◆ **Work to complete**
Transcribe the listing below only from the line with "表紙デザイン 松永 真" up to and including the line with "Akira Sakata, Chefkustos".

◆ **Entries provided**
-- Opening Marker --

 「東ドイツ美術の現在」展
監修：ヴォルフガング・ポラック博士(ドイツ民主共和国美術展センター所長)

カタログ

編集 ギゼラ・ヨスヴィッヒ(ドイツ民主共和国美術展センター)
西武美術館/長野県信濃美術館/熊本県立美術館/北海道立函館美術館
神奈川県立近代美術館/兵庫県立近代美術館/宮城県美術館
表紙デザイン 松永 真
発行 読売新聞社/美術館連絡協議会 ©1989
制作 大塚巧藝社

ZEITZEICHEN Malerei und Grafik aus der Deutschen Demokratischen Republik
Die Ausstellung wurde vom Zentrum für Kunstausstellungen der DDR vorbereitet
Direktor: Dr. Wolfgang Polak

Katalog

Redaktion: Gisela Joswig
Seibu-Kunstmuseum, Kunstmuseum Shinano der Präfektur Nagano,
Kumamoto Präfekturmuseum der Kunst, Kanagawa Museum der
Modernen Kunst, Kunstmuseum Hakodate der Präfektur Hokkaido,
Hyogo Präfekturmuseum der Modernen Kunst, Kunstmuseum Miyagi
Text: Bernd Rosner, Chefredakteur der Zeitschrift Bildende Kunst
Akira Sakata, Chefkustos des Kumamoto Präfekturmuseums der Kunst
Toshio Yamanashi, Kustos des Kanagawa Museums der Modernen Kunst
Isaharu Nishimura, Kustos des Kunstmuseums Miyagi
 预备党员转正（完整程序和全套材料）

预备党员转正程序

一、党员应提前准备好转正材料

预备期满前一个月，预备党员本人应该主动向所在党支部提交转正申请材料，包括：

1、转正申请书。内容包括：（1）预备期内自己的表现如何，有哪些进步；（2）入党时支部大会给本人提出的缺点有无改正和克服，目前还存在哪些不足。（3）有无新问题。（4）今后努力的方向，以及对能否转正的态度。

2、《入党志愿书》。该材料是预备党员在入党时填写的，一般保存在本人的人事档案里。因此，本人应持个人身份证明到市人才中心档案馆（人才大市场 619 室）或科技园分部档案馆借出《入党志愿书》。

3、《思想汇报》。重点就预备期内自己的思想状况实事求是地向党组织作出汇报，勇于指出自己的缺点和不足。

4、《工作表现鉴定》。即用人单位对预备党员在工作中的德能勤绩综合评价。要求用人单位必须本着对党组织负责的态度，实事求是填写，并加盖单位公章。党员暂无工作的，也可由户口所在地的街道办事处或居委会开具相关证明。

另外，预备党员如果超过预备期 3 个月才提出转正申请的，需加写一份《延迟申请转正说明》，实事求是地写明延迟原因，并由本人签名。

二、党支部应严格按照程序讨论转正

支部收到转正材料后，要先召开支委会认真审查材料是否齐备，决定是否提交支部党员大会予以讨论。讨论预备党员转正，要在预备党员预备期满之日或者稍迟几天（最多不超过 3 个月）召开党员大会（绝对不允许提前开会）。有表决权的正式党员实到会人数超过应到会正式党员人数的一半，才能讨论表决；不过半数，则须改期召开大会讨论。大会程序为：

-- Closing Marker --

◆ **Problem solution**
表紙デザイン 松永 真
発行 読売新聞社/美術館連絡協議会 ©1989
制作 大塚巧藝社

ZEITZEICHEN Malerei und Grafik aus der Deutschen Demokratischen Republik
Die Ausstellung wurde vom Zentrum für Kunstausstellungen der DDR vorbereitet
Direktor: Dr. Wolfgang Polak

Katalog

Redaktion: Gisela Joswig
Seibu-Kunstmuseum, Kunstmuseum Shinano der Präfektur Nagano,
Kumamoto Präfekturmuseum der Kunst, Kanagawa Museum der
Modernen Kunst, Kunstmuseum Hakodate der Präfektur Hokkaido,
Hyogo Präfekturmuseum der Modernen Kunst, Kunstmuseum Miyagi
Text: Bernd Rosner, Chefredakteur der Zeitschrift Bildende Kunst
Akira Sakata, Chefkustos des Kumamoto Präfekturmuseums der Kunst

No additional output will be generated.